### Work required
Repeat every record below exactly as written.

### Stored data entries
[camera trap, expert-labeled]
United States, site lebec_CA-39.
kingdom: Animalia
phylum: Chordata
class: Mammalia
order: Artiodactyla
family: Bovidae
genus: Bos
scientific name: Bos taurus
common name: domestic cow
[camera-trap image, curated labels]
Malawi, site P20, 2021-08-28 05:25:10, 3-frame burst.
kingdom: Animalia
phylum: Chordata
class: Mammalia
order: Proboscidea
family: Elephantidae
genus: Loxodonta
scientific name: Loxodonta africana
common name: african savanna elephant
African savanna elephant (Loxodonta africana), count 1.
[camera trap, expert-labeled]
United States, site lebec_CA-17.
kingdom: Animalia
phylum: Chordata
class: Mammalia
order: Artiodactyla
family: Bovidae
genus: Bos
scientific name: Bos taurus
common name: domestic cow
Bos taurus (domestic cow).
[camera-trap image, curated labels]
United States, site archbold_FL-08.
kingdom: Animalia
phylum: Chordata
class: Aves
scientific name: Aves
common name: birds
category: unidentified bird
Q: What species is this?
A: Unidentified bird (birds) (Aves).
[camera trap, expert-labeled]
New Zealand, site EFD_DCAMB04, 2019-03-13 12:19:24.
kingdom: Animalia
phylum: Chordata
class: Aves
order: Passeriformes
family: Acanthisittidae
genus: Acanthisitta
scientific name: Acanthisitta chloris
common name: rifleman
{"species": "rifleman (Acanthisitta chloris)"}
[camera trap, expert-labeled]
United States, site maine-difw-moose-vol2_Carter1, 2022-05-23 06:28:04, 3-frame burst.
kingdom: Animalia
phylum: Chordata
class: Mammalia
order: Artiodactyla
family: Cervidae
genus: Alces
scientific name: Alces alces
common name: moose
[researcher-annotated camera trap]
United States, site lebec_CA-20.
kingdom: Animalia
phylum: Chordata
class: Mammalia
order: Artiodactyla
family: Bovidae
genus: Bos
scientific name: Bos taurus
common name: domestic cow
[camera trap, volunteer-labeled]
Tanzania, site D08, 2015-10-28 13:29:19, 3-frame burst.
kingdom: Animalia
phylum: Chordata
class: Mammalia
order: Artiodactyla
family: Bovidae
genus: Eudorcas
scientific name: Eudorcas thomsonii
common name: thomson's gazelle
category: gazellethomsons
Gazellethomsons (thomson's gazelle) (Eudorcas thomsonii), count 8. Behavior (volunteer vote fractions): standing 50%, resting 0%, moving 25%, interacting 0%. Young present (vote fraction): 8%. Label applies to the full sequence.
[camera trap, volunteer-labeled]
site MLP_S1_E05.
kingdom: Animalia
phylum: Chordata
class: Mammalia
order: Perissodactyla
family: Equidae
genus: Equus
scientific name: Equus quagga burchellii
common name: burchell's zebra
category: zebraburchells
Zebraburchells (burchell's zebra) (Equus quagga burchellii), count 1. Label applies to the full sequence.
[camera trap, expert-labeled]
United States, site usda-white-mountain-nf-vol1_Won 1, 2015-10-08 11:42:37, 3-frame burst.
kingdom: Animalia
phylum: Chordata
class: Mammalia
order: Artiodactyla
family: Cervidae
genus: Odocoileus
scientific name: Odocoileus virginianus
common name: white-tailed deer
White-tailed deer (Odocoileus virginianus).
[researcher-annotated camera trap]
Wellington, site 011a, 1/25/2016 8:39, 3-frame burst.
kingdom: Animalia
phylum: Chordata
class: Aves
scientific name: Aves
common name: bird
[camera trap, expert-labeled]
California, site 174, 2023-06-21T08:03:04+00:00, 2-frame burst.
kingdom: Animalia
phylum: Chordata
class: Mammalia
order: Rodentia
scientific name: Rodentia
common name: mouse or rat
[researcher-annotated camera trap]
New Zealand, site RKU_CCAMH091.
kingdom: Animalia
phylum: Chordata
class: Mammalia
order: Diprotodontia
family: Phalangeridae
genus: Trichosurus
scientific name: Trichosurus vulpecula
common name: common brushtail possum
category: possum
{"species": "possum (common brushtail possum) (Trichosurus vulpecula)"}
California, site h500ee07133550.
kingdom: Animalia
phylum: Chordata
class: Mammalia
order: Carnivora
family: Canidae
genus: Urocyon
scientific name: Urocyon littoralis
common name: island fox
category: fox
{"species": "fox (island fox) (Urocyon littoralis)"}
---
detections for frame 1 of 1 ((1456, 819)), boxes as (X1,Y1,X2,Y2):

### Exercise solution
[camera trap, expert-labeled]
United States, site lebec_CA-39.
kingdom: Animalia
phylum: Chordata
class: Mammalia
order: Artiodactyla
family: Bovidae
genus: Bos
scientific name: Bos taurus
common name: domestic cow
[camera-trap image, curated labels]
Malawi, site P20, 2021-08-28 05:25:10, 3-frame burst.
kingdom: Animalia
phylum: Chordata
class: Mammalia
order: Proboscidea
family: Elephantidae
genus: Loxodonta
scientific name: Loxodonta africana
common name: african savanna elephant
African savanna elephant (Loxodonta africana), count 1.
[camera trap, expert-labeled]
United States, site lebec_CA-17.
kingdom: Animalia
phylum: Chordata
class: Mammalia
order: Artiodactyla
family: Bovidae
genus: Bos
scientific name: Bos taurus
common name: domestic cow
Bos taurus (domestic cow).
[camera-trap image, curated labels]
United States, site archbold_FL-08.
kingdom: Animalia
phylum: Chordata
class: Aves
scientific name: Aves
common name: birds
category: unidentified bird
Q: What species is this?
A: Unidentified bird (birds) (Aves).
[camera trap, expert-labeled]
New Zealand, site EFD_DCAMB04, 2019-03-13 12:19:24.
kingdom: Animalia
phylum: Chordata
class: Aves
order: Passeriformes
family: Acanthisittidae
genus: Acanthisitta
scientific name: Acanthisitta chloris
common name: rifleman
{"species": "rifleman (Acanthisitta chloris)"}
[camera trap, expert-labeled]
United States, site maine-difw-moose-vol2_Carter1, 2022-05-23 06:28:04, 3-frame burst.
kingdom: Animalia
phylum: Chordata
class: Mammalia
order: Artiodactyla
family: Cervidae
genus: Alces
scientific name: Alces alces
common name: moose
[researcher-annotated camera trap]
United States, site lebec_CA-20.
kingdom: Animalia
phylum: Chordata
class: Mammalia
order: Artiodactyla
family: Bovidae
genus: Bos
scientific name: Bos taurus
common name: domestic cow
[camera trap, volunteer-labeled]
Tanzania, site D08, 2015-10-28 13:29:19, 3-frame burst.
kingdom: Animalia
phylum: Chordata
class: Mammalia
order: Artiodactyla
family: Bovidae
genus: Eudorcas
scientific name: Eudorcas thomsonii
common name: thomson's gazelle
category: gazellethomsons
Gazellethomsons (thomson's gazelle) (Eudorcas thomsonii), count 8. Behavior (volunteer vote fractions): standing 50%, resting 0%, moving 25%, interacting 0%. Young present (vote fraction): 8%. Label applies to the full sequence.
[camera trap, volunteer-labeled]
site MLP_S1_E05.
kingdom: Animalia
phylum: Chordata
class: Mammalia
order: Perissodactyla
family: Equidae
genus: Equus
scientific name: Equus quagga burchellii
common name: burchell's zebra
category: zebraburchells
Zebraburchells (burchell's zebra) (Equus quagga burchellii), count 1. Label applies to the full sequence.
[camera trap, expert-labeled]
United States, site usda-white-mountain-nf-vol1_Won 1, 2015-10-08 11:42:37, 3-frame burst.
kingdom: Animalia
phylum: Chordata
class: Mammalia
order: Artiodactyla
family: Cervidae
genus: Odocoileus
scientific name: Odocoileus virginianus
common name: white-tailed deer
White-tailed deer (Odocoileus virginianus).
[researcher-annotated camera trap]
Wellington, site 011a, 1/25/2016 8:39, 3-frame burst.
kingdom: Animalia
phylum: Chordata
class: Aves
scientific name: Aves
common name: bird
[camera trap, expert-labeled]
California, site 174, 2023-06-21T08:03:04+00:00, 2-frame burst.
kingdom: Animalia
phylum: Chordata
class: Mammalia
order: Rodentia
scientific name: Rodentia
common name: mouse or rat
[researcher-annotated camera trap]
New Zealand, site RKU_CCAMH091.
kingdom: Animalia
phylum: Chordata
class: Mammalia
order: Diprotodontia
family: Phalangeridae
genus: Trichosurus
scientific name: Trichosurus vulpecula
common name: common brushtail possum
category: possum
{"species": "possum (common brushtail possum) (Trichosurus vulpecula)"}
California, site h500ee07133550.
kingdom: Animalia
phylum: Chordata
class: Mammalia
order: Carnivora
family: Canidae
genus: Urocyon
scientific name: Urocyon littoralis
common name: island fox
category: fox
{"species": "fox (island fox) (Urocyon littoralis)"}
---
detections for frame 1 of 1 ((1456, 819)), boxes as (X1,Y1,X2,Y2):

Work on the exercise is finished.